Cooper Ah, I’m too controlling to have chance play a real role in my compositions! Improvisation is important to my work, but only when I’m workshopping material with musicians. I record it and then pick the exact passage or gesture I liked out of an extended inventory. In a sense, the music is created by chance, but not ultimately left up to chance.
What images or objects keep you company in the space where you work?
Cooper I actually find myself seeking solitude and silence rather than any sort of company, animate or not. I mostly work from a studio room in my South Philly rowhome, and I feel blessed when there’s not construction across the street or a dog barking next door. That being said, I do appreciate the mood offered by a painting, made by my talented friend Kris Benedict, that hangs above my desk.
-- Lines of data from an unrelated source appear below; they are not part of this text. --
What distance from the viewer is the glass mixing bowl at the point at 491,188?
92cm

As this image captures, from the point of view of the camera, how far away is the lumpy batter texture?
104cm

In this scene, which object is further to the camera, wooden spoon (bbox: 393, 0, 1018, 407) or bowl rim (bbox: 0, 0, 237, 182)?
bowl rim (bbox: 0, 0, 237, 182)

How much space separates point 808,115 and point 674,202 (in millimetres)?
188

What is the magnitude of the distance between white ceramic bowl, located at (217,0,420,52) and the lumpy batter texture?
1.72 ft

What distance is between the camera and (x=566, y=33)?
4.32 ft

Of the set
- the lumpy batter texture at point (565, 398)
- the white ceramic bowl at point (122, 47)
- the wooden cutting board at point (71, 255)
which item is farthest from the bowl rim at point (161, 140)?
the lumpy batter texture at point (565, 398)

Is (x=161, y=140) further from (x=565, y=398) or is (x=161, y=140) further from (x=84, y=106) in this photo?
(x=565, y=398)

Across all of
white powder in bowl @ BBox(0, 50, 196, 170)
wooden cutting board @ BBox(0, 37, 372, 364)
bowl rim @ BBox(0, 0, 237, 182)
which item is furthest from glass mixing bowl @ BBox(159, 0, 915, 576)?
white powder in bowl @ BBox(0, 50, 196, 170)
Chacon I keep a classical guitar if I can, but a lot of my studio is mobile: the laptop. It might end up being that I have to work on the airplane or in the hotel room, so I don't always have the luxury of my home studio available. However, if I do, there is a classical guitar that's always in there, and that's for pitch reference, but also just for when I'm working on a composition. But it's also for rest, for me to take a break from whatever I'm working on and keep my practice of being a guitarist active.
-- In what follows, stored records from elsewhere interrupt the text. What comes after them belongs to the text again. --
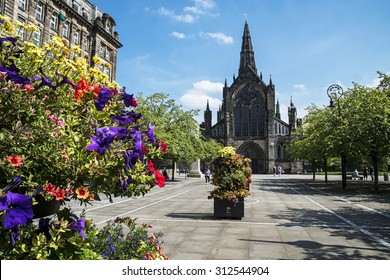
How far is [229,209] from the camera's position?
9.98m

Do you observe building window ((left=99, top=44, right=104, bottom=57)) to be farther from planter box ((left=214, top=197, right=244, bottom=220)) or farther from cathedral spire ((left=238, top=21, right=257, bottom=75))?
cathedral spire ((left=238, top=21, right=257, bottom=75))

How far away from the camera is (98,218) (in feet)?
32.6

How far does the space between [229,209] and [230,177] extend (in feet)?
3.58

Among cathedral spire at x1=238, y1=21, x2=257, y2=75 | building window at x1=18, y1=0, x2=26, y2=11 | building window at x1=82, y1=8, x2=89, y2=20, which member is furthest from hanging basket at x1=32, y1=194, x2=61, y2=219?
cathedral spire at x1=238, y1=21, x2=257, y2=75

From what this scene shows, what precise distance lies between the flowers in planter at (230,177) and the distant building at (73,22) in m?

In the winter, I try to build a fire. I have a fireplace in my studio now, and so sometimes I have a fire going when I'm working in the wintertime.
Is there a question you’d like to ask one another about your practices?
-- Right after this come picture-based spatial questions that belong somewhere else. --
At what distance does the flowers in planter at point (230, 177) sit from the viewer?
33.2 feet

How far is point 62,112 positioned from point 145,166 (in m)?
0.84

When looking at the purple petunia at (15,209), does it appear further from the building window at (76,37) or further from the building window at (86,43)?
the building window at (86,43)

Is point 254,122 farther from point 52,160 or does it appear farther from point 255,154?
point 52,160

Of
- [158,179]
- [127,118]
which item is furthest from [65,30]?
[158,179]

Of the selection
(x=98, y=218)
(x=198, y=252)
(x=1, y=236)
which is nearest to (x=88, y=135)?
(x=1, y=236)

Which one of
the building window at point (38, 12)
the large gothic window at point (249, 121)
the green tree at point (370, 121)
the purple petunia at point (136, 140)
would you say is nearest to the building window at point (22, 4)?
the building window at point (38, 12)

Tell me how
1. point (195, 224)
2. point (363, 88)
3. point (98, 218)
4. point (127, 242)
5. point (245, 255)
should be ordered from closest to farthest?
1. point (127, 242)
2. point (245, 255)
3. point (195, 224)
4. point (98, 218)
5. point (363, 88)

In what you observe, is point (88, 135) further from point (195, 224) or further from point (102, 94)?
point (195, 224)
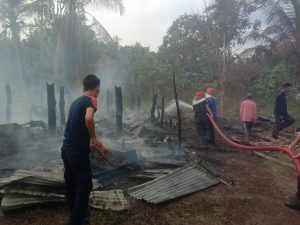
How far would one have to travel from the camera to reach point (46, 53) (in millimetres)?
25594

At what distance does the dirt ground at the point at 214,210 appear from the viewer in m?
4.60

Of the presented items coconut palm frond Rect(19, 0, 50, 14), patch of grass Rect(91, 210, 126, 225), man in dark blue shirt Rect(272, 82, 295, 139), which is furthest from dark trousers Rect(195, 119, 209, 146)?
coconut palm frond Rect(19, 0, 50, 14)

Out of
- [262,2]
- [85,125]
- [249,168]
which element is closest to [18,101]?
[262,2]

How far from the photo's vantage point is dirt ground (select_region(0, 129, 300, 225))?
460 centimetres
Cooper Raven, it’s remarkable how you consistently work in a variety of media and genres—"contemporary classical” chamber music, noise music, art installations—and it’s hard for me to think of others who work in so many different areas so effectively. Are there particular artists with similar overlap who inspired you to approach your own practice this way?
Chacon Alvin Lucier is definitely a big influence. I'm sure it was through learning about his work and understanding that the music (or the musical experiment) might need to be presented in other forms than the concert stage. I finally got to see him perform in 2017 in Athens, Greece, and sure enough, the performance was in a basement because that was going to be the best room to get the sound he wanted. The formalities of music performance should never interfere with the soundwork.
Chacon How have you worked differently over the past couple of years? Was there a different focus, a different motivation, or just a different kind of pace or environment that either helped or hindered what you do?
Cooper Yes! Since COVID hit, I’ve been considering recordings—rather than live performances—as the end goal. Part of this is of course because of all the canceled shows, but I’ve also just found, for whatever reason, that my ear is way more drawn to music produced in a studio than music presented acoustically on a stage. Right now, I’m actually dipping a foot into producing melodies for hip-hop, something I would never have imagined pursuing just two years ago.
Cooper is enjoying his sabbatical from West Chester University by working on a variety of projects, from a recent COVID-delayed mini-tour celebrating the release of his album Terrain to ventures in hip-hop production.